200g (7oz) dark or milk chocolate (whichever is your preference)
12-shape silicone mould
450g (1lb) caster sugar
200ml (7fl oz) cold water
25g (1oz) (2 x 12g sachets) powdered gelatine
100ml (3fl oz) hot water
2 large egg whites
Spray cooking oil
Approx 200g (7oz) icing sugar
2 teaspoons vanilla extract
1 half walnut for each whip
Caster sugar to coat marshmallows
Melt the chocolate in a microwave or a bowl over a pot of simmering water. Using a teaspoon, line the sides of your moulds (I use silicone ice trays) with the melted chocolate and leave to set, reserving some chocolate for the tops.
Put the caster sugar and the cold water in a deep pot over a low heat to dissolve the caster sugar. Then increase the temperature to bring to the boil.
Resist the urge to stir. Place the sugar thermometer in the syrup and continue cooking until the temperature reaches 120°C, about 10-15 minutes.
While the syrup is heating, dissolve the gelatine in the hot water and beat the egg whites until stiff peaks form.
Line a small baking tray (about 30cm x 25cm/12in x 10in) with greaseproof paper, spray with a little cooking oil and, using a sieve, dust with about one-quarter of the icing sugar.
Once the syrup is ready, remove from the heat and carefully add the gelatine mix. Even if this is quite set, it is fine, as it will melt down in the syrup. Set the whisk to a low setting and carefully pour the sugar syrup into the egg whites, whisking all the while. Then add the vanilla extract and increase the speed. Continue whisking for 5-10 more minutes, until the mix is thick and glossy.

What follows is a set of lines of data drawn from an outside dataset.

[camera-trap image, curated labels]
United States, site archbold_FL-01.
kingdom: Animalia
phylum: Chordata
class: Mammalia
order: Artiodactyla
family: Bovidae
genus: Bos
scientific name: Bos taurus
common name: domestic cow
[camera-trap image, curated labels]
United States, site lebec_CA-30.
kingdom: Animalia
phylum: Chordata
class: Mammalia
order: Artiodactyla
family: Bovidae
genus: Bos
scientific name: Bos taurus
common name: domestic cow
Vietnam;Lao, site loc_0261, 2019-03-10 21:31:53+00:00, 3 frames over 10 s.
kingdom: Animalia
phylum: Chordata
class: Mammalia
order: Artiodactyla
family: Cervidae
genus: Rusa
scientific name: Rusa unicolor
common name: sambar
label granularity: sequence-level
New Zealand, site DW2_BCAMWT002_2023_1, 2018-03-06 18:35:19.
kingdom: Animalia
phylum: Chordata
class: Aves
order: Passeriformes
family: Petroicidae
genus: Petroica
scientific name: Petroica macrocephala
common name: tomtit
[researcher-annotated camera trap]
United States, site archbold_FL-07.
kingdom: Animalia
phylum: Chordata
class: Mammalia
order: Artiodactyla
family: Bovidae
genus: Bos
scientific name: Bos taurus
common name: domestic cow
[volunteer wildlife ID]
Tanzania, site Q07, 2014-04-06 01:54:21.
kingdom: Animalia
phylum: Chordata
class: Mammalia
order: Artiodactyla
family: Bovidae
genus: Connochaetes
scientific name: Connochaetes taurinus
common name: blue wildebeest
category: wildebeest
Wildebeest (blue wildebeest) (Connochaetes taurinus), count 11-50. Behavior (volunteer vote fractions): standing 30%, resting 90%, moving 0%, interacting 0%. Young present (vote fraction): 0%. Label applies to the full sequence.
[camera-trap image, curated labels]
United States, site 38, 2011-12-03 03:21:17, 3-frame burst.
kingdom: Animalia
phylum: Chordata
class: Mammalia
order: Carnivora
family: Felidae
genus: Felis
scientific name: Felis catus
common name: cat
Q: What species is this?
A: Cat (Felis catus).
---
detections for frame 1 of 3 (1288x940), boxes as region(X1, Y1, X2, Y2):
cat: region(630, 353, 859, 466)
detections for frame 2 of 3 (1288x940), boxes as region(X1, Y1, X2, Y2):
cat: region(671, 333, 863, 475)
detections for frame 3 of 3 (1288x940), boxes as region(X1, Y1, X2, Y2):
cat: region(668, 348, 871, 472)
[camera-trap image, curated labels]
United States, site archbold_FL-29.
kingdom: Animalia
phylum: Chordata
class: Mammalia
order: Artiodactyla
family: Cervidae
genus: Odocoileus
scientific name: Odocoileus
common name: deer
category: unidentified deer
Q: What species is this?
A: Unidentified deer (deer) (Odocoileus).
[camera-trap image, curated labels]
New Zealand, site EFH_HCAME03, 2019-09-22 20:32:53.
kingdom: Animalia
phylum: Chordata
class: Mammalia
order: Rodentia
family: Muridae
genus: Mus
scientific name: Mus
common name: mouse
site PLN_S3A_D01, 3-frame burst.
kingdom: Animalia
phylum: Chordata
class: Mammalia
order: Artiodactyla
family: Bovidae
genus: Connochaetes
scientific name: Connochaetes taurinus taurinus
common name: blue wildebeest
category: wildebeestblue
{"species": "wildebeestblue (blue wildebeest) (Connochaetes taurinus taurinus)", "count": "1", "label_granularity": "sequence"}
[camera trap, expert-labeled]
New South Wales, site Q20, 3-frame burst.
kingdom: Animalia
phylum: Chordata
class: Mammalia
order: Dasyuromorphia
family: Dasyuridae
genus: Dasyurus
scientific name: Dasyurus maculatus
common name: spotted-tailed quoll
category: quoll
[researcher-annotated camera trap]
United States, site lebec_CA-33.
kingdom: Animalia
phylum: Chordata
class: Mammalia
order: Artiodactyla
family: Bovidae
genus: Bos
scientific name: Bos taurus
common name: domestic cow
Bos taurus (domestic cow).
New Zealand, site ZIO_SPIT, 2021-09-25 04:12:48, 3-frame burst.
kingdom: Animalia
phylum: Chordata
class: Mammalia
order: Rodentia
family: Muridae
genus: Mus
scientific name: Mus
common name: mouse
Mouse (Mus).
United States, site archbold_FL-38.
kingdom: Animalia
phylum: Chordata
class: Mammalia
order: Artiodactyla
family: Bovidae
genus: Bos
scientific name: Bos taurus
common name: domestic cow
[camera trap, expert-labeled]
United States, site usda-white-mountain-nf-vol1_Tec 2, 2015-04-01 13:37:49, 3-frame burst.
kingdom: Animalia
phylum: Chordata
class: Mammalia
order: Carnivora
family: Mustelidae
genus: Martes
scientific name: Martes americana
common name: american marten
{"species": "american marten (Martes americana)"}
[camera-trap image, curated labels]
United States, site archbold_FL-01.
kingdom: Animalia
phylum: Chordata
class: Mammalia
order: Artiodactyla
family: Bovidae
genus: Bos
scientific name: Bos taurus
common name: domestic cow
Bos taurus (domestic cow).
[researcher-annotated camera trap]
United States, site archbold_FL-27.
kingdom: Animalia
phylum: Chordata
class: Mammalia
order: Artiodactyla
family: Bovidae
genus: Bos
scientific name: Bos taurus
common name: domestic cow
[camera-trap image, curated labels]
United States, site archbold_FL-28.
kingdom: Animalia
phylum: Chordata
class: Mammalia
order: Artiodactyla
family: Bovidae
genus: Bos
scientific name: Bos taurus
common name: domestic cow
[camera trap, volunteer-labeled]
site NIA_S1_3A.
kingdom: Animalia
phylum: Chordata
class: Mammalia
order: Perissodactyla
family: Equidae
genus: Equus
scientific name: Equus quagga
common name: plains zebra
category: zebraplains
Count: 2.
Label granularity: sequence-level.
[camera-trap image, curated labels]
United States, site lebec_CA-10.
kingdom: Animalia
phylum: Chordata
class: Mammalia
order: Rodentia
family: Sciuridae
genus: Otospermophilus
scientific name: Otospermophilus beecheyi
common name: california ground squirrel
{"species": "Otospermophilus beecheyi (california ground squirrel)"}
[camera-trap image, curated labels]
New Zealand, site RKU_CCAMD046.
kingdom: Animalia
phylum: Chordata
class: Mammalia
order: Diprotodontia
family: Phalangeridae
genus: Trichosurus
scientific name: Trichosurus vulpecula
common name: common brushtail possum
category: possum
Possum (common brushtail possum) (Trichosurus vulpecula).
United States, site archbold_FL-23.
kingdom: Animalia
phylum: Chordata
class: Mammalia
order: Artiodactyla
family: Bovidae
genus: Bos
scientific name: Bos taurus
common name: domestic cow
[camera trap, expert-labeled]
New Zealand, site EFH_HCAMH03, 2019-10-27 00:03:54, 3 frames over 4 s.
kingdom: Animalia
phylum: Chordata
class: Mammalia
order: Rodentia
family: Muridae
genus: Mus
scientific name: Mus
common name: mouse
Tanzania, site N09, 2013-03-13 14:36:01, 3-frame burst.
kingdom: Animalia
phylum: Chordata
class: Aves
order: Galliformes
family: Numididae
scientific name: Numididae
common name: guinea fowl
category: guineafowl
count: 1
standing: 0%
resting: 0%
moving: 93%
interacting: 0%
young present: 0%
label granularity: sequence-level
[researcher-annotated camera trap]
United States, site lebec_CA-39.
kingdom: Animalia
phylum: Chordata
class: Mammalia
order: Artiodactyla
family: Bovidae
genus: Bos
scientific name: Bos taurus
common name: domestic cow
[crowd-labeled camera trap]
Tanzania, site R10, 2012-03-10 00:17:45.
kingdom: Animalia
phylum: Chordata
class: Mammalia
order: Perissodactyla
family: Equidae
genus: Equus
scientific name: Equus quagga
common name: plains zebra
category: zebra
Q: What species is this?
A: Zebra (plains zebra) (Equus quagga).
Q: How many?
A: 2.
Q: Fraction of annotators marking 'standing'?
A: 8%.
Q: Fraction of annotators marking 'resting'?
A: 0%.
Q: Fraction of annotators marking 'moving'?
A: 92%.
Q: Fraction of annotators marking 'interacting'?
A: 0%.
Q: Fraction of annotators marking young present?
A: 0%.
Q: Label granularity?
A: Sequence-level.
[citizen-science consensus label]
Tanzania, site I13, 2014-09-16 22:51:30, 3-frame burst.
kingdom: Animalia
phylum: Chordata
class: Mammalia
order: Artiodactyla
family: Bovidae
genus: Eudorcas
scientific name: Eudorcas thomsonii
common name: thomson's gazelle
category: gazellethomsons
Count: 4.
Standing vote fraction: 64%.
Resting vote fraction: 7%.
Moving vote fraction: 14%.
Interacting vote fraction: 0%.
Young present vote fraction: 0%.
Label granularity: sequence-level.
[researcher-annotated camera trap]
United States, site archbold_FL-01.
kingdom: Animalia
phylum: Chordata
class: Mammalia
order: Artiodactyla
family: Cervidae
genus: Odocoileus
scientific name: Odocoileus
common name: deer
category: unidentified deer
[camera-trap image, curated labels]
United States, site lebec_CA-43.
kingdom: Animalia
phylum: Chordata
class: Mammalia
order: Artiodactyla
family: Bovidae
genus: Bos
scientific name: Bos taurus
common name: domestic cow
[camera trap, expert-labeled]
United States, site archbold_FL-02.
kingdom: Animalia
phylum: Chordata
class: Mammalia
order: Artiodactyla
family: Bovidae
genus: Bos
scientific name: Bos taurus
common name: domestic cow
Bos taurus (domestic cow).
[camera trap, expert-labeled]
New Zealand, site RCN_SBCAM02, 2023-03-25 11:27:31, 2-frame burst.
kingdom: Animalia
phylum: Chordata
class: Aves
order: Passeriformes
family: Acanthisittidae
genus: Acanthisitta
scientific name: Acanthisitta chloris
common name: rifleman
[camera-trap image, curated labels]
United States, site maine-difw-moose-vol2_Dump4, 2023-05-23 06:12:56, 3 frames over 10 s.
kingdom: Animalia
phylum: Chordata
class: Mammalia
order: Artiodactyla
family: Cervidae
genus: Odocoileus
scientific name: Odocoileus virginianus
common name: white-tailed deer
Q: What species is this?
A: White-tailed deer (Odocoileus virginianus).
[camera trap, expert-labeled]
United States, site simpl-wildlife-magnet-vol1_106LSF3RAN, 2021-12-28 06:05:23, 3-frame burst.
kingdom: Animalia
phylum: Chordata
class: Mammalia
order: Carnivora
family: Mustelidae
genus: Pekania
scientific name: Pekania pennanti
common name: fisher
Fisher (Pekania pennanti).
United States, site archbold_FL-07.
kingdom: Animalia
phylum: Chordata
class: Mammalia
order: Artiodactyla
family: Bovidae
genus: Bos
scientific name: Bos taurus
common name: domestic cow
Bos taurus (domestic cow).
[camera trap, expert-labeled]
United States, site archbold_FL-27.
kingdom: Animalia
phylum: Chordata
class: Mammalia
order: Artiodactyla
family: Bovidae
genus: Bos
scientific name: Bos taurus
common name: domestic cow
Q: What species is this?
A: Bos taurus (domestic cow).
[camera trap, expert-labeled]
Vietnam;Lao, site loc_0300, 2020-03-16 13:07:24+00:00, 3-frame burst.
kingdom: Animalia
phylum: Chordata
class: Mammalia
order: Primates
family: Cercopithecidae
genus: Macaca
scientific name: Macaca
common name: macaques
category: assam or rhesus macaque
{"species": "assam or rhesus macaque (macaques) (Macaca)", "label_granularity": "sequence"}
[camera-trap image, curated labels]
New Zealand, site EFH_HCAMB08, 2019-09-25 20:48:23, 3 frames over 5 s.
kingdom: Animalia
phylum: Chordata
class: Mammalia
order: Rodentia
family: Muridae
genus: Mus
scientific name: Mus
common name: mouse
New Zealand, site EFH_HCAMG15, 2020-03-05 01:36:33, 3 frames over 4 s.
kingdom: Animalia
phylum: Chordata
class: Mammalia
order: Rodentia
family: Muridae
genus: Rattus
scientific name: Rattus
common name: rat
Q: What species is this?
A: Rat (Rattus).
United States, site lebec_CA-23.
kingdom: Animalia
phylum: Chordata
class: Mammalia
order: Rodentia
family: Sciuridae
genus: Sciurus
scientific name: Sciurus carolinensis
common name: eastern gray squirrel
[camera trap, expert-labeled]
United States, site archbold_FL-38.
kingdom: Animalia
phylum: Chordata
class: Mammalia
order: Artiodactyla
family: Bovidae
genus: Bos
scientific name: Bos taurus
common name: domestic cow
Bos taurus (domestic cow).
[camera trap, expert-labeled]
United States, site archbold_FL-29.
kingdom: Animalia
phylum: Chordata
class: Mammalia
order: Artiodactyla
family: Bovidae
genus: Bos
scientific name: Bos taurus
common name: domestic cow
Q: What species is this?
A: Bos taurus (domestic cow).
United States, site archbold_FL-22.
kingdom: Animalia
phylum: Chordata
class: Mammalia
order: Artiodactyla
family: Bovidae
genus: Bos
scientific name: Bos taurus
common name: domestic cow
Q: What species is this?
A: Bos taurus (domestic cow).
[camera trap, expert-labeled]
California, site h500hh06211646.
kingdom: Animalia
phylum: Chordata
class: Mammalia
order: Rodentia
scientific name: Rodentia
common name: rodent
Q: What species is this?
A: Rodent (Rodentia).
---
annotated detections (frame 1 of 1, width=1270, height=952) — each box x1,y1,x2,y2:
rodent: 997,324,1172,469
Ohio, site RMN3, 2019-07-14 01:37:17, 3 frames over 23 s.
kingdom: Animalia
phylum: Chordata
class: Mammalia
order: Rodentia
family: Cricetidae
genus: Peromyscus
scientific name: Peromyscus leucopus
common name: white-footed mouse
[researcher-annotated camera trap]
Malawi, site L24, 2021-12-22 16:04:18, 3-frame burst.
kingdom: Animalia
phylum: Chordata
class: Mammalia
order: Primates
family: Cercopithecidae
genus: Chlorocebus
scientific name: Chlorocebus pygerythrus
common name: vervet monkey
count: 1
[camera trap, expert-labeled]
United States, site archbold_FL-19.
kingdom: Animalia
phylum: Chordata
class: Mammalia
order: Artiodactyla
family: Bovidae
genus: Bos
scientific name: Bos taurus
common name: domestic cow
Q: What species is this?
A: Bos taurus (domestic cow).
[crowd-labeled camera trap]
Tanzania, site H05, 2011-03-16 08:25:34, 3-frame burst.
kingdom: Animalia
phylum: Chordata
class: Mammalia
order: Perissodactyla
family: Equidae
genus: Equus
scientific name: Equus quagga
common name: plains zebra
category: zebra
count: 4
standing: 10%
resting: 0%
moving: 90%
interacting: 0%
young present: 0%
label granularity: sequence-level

Fill the chocolate moulds with the filling and pour the rest into the lined tray. Use the rest of the melted chocolate to seal the top of the mini whips and pop a walnut half on top of each before the chocolate sets. The whips are ready to eat once the chocolate is completely set.
For the extra marshmallow, leave at room temperature for at least four hours before dusting with one-quarter of the icing sugar and cutting into cubes. Toss in the remaining icing sugar and store in an airtight container.
Home-made marshmallows are worth what may seem like a sticky rigmarole. They're like sweet clouds of heaven!